What to do ->
The answer should match the entries that follow exactly, except that no image appears in it.

Dataset entries ->
-=-=-

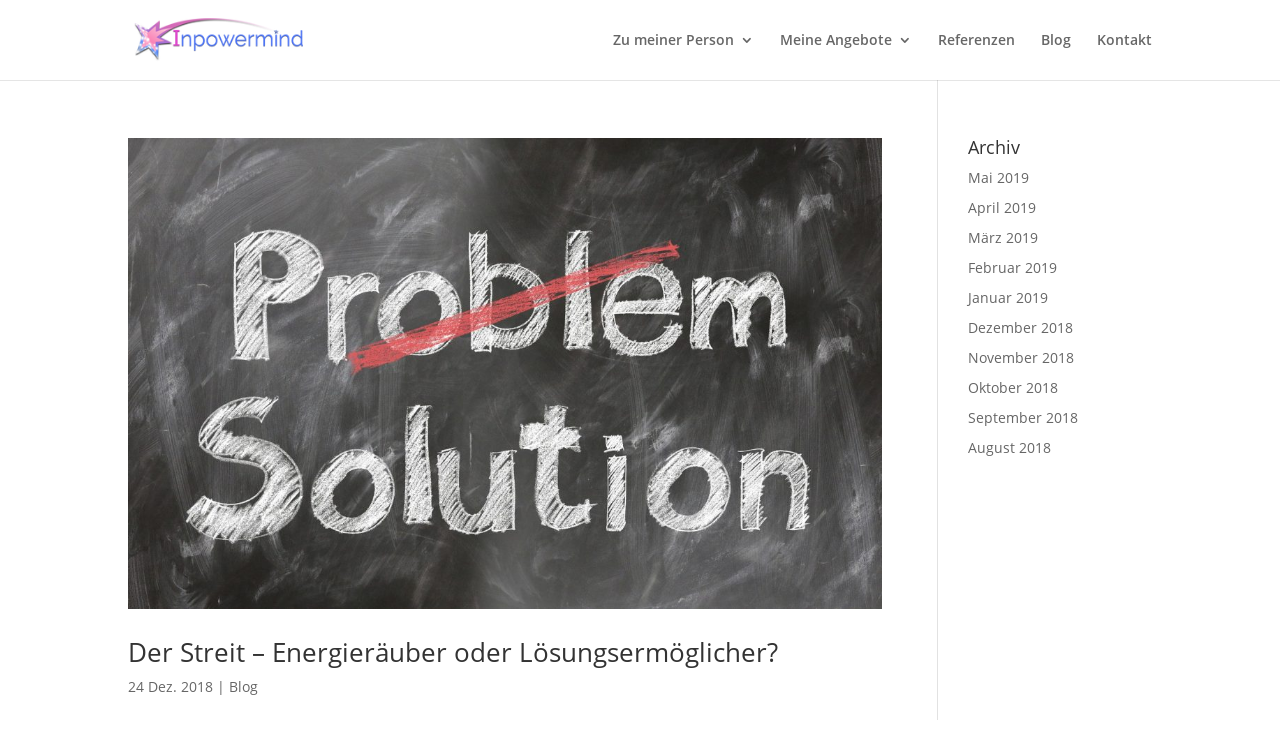

--- FILE ---
content_type: text/css
request_url: https://inpowermind.at/wp-content/themes/Divi-child/style.css?ver=4.25.0
body_size: 469
content:
/*
 Theme Name:     Divi Child Theme
 Theme URI:      https://www.elegantthemes.com/gallery/divi/
 Description:    Divi Child Theme
 Author:         ION Solutions / Edvin Kuric
 Author URI:     https://www.ion-solutions.at
 Template:       Divi
 Version:        1.0.0
*/
 
@import url("../Divi/style.css");
 
/* =Theme customization starts here
------------------------------------------------------- */

@font-face {
  font-family: 'Open Sans';
  font-style: normal;
  font-weight: 400;
  src: url('fonts/open-sans-v15-latin-regular.eot'); /* IE9 Compat Modes */
  src: local('Open Sans Regular'), local('OpenSans-Regular'),
       url('fonts/open-sans/open-sans-v15-latin-regular.eot?#iefix') format('embedded-opentype'), /* IE6-IE8 */
       url('fonts/open-sans/open-sans-v15-latin-regular.woff2') format('woff2'), /* Super Modern Browsers */
       url('fonts/open-sans/open-sans-v15-latin-regular.woff') format('woff'), /* Modern Browsers */
       url('fonts/open-sans/open-sans-v15-latin-regular.ttf') format('truetype'), /* Safari, Android, iOS */
       url('fonts/open-sans/open-sans-v15-latin-regular.svg#OpenSans') format('svg'); /* Legacy iOS */
}
/* open-sans-600 - latin */
@font-face {
  font-family: 'Open Sans';
  font-style: normal;
  font-weight: 600;
  src: url('fonts/open-sans-v15-latin-600.eot'); /* IE9 Compat Modes */
  src: local('Open Sans SemiBold'), local('OpenSans-SemiBold'),
       url('fonts/open-sans/open-sans-v15-latin-600.eot?#iefix') format('embedded-opentype'), /* IE6-IE8 */
       url('fonts/open-sans/open-sans-v15-latin-600.woff2') format('woff2'), /* Super Modern Browsers */
       url('fonts/open-sans/open-sans-v15-latin-600.woff') format('woff'), /* Modern Browsers */
       url('fonts/open-sans/open-sans-v15-latin-600.ttf') format('truetype'), /* Safari, Android, iOS */
       url('fonts/open-sans/open-sans-v15-latin-600.svg#OpenSans') format('svg'); /* Legacy iOS */
}
/* open-sans-700 - latin */
@font-face {
  font-family: 'Open Sans';
  font-style: normal;
  font-weight: 700;
  src: url('fonts/open-sans-v15-latin-700.eot'); /* IE9 Compat Modes */
  src: local('Open Sans Bold'), local('OpenSans-Bold'),
       url('fonts/open-sans/open-sans-v15-latin-700.eot?#iefix') format('embedded-opentype'), /* IE6-IE8 */
       url('fonts/open-sans/open-sans-v15-latin-700.woff2') format('woff2'), /* Super Modern Browsers */
       url('fonts/open-sans/open-sans-v15-latin-700.woff') format('woff'), /* Modern Browsers */
       url('fonts/open-sans/open-sans-v15-latin-700.ttf') format('truetype'), /* Safari, Android, iOS */
       url('fonts/open-sans/open-sans-v15-latin-700.svg#OpenSans') format('svg'); /* Legacy iOS */
}


--- FILE ---
content_type: text/css
request_url: https://inpowermind.at/wp-content/et-cache/global/et-divi-customizer-global.min.css?ver=1737943095
body_size: 198
content:
#et-footer-nav ul{text-align:right}a{color:#fa67a6}.mobile_menu_bar:before{color:#fa67a6}.et_mobile_menu{border-color:#fa67a6}#mobile_menu li.current-menu-item>a{color:#fa67a6}@media only screen and (max-width:1080px){#top-menu-nav,#top-menu{display:none}#et_top_search{display:none}#et_mobile_nav_menu{display:block}}@media only screen and (min-width:1079px){.nav li ul{width:280px}#top-menu li li a{width:240px}}@media only screen and (min-width:1100px) and (max-width:1180px){#top-menu li{padding-right:11px}}@media only screen and (min-width:1079px) and (max-width:1099px){#top-menu li{padding-right:2px}}#catapult-cookie-bar{padding:5px 10px}.ctcc-right-side{margin:5px 10px}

-=-=-

Solution for this exercise ->
--- FILE ---
content_type: text/css
request_url: https://inpowermind.at/wp-content/themes/Divi-child/style.css?ver=4.25.0
body_size: 469
content:
/*
 Theme Name:     Divi Child Theme
 Theme URI:      https://www.elegantthemes.com/gallery/divi/
 Description:    Divi Child Theme
 Author:         ION Solutions / Edvin Kuric
 Author URI:     https://www.ion-solutions.at
 Template:       Divi
 Version:        1.0.0
*/
 
@import url("../Divi/style.css");
 
/* =Theme customization starts here
------------------------------------------------------- */

@font-face {
  font-family: 'Open Sans';
  font-style: normal;
  font-weight: 400;
  src: url('fonts/open-sans-v15-latin-regular.eot'); /* IE9 Compat Modes */
  src: local('Open Sans Regular'), local('OpenSans-Regular'),
       url('fonts/open-sans/open-sans-v15-latin-regular.eot?#iefix') format('embedded-opentype'), /* IE6-IE8 */
       url('fonts/open-sans/open-sans-v15-latin-regular.woff2') format('woff2'), /* Super Modern Browsers */
       url('fonts/open-sans/open-sans-v15-latin-regular.woff') format('woff'), /* Modern Browsers */
       url('fonts/open-sans/open-sans-v15-latin-regular.ttf') format('truetype'), /* Safari, Android, iOS */
       url('fonts/open-sans/open-sans-v15-latin-regular.svg#OpenSans') format('svg'); /* Legacy iOS */
}
/* open-sans-600 - latin */
@font-face {
  font-family: 'Open Sans';
  font-style: normal;
  font-weight: 600;
  src: url('fonts/open-sans-v15-latin-600.eot'); /* IE9 Compat Modes */
  src: local('Open Sans SemiBold'), local('OpenSans-SemiBold'),
       url('fonts/open-sans/open-sans-v15-latin-600.eot?#iefix') format('embedded-opentype'), /* IE6-IE8 */
       url('fonts/open-sans/open-sans-v15-latin-600.woff2') format('woff2'), /* Super Modern Browsers */
       url('fonts/open-sans/open-sans-v15-latin-600.woff') format('woff'), /* Modern Browsers */
       url('fonts/open-sans/open-sans-v15-latin-600.ttf') format('truetype'), /* Safari, Android, iOS */
       url('fonts/open-sans/open-sans-v15-latin-600.svg#OpenSans') format('svg'); /* Legacy iOS */
}
/* open-sans-700 - latin */
@font-face {
  font-family: 'Open Sans';
  font-style: normal;
  font-weight: 700;
  src: url('fonts/open-sans-v15-latin-700.eot'); /* IE9 Compat Modes */
  src: local('Open Sans Bold'), local('OpenSans-Bold'),
       url('fonts/open-sans/open-sans-v15-latin-700.eot?#iefix') format('embedded-opentype'), /* IE6-IE8 */
       url('fonts/open-sans/open-sans-v15-latin-700.woff2') format('woff2'), /* Super Modern Browsers */
       url('fonts/open-sans/open-sans-v15-latin-700.woff') format('woff'), /* Modern Browsers */
       url('fonts/open-sans/open-sans-v15-latin-700.ttf') format('truetype'), /* Safari, Android, iOS */
       url('fonts/open-sans/open-sans-v15-latin-700.svg#OpenSans') format('svg'); /* Legacy iOS */
}


--- FILE ---
content_type: text/css
request_url: https://inpowermind.at/wp-content/et-cache/global/et-divi-customizer-global.min.css?ver=1737943095
body_size: 198
content:
#et-footer-nav ul{text-align:right}a{color:#fa67a6}.mobile_menu_bar:before{color:#fa67a6}.et_mobile_menu{border-color:#fa67a6}#mobile_menu li.current-menu-item>a{color:#fa67a6}@media only screen and (max-width:1080px){#top-menu-nav,#top-menu{display:none}#et_top_search{display:none}#et_mobile_nav_menu{display:block}}@media only screen and (min-width:1079px){.nav li ul{width:280px}#top-menu li li a{width:240px}}@media only screen and (min-width:1100px) and (max-width:1180px){#top-menu li{padding-right:11px}}@media only screen and (min-width:1079px) and (max-width:1099px){#top-menu li{padding-right:2px}}#catapult-cookie-bar{padding:5px 10px}.ctcc-right-side{margin:5px 10px}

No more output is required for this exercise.